TASK DESCRIPTION:
Omit the pictures and extract only the lines from the line containing "Which comparison holds" to the end of the material, each exactly as written.

DATA ROWS:
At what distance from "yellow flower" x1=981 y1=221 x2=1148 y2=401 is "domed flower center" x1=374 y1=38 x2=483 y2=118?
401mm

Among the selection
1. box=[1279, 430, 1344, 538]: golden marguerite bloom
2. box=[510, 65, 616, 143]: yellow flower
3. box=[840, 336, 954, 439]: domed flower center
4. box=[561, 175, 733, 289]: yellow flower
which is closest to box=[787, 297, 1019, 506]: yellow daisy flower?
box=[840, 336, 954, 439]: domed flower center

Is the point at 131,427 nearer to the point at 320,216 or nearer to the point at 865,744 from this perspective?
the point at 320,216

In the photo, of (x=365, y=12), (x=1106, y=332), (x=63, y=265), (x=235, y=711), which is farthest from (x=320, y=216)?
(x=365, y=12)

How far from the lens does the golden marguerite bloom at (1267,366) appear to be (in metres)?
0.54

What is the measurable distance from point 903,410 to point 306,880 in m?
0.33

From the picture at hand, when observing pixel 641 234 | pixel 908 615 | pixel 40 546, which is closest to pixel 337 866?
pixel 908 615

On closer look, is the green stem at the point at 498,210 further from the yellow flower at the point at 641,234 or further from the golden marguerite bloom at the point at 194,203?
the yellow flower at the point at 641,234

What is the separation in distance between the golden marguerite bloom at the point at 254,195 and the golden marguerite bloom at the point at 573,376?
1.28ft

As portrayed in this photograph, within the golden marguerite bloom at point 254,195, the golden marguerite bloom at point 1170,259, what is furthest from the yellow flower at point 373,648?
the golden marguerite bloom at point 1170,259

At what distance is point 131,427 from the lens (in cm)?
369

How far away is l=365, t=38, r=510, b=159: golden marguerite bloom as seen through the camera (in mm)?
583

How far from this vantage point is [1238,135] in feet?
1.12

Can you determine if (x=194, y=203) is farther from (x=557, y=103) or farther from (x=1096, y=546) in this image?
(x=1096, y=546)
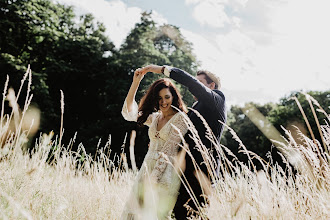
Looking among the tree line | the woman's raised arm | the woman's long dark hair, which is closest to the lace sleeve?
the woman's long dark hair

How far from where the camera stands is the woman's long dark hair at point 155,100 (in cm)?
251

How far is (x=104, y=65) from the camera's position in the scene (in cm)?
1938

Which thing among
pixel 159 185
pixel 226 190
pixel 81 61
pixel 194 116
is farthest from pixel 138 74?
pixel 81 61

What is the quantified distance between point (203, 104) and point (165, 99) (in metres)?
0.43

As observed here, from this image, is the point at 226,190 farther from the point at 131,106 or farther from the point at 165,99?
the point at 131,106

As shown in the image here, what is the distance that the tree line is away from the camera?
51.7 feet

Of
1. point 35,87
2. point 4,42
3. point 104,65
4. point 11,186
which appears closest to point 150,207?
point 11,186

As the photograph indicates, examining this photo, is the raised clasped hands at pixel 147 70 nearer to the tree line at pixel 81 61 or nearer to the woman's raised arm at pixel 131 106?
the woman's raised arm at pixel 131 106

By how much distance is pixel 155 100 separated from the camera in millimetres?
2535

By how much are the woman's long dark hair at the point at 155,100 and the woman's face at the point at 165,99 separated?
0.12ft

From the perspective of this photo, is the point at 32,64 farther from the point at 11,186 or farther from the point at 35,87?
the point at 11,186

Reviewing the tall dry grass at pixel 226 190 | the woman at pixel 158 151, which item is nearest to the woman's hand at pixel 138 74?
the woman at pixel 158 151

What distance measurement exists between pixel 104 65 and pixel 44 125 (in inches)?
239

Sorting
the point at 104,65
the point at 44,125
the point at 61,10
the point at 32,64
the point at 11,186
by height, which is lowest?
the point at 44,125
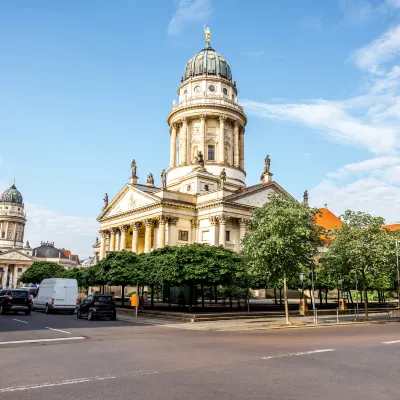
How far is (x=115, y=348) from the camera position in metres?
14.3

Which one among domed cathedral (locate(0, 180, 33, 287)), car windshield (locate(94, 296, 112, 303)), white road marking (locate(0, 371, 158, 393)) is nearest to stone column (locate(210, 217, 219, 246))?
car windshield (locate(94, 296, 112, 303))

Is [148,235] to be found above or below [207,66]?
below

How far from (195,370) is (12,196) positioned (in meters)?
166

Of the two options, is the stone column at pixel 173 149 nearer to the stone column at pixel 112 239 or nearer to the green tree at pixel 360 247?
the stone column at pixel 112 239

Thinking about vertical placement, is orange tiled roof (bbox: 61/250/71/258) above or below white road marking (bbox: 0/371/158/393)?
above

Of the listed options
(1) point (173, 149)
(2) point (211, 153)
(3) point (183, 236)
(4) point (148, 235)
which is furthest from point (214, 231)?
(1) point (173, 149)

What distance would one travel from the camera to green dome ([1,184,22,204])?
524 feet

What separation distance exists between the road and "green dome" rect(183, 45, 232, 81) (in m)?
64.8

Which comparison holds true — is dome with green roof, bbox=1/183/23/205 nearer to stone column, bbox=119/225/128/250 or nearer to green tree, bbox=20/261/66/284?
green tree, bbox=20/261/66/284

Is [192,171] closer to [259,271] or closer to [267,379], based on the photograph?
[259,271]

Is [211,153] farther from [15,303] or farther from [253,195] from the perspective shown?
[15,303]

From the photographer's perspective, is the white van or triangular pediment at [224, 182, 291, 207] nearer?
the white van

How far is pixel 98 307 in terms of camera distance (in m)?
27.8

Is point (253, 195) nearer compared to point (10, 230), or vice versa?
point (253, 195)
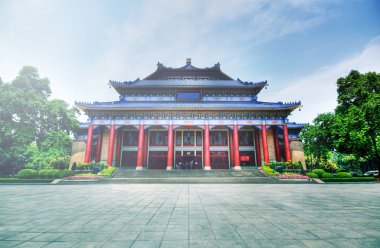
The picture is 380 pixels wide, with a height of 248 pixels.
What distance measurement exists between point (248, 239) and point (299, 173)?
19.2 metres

OUTPUT BELOW:
Which comparison holds true — is dome with green roof, bbox=1/183/23/205 nearer to stone column, bbox=119/225/128/250 or nearer to green tree, bbox=20/261/66/284?
green tree, bbox=20/261/66/284

Is [192,171] closer to [259,271] or closer to [267,379], based on the photograph?
[259,271]

Is [211,153] farther from [15,303] or farther from [253,195] from the perspective shown?
[15,303]

From the photographer's perspective, is the white van or triangular pediment at [224, 182, 291, 207] nearer?
the white van

How far is pixel 98 307 in terms of camera distance (in m)?
27.8

Is point (253, 195) nearer compared to point (10, 230), or vice versa?
point (253, 195)
The picture is 380 pixels wide, with a height of 248 pixels.
What distance measurement exists between point (248, 239) and point (299, 173)?
19.2 metres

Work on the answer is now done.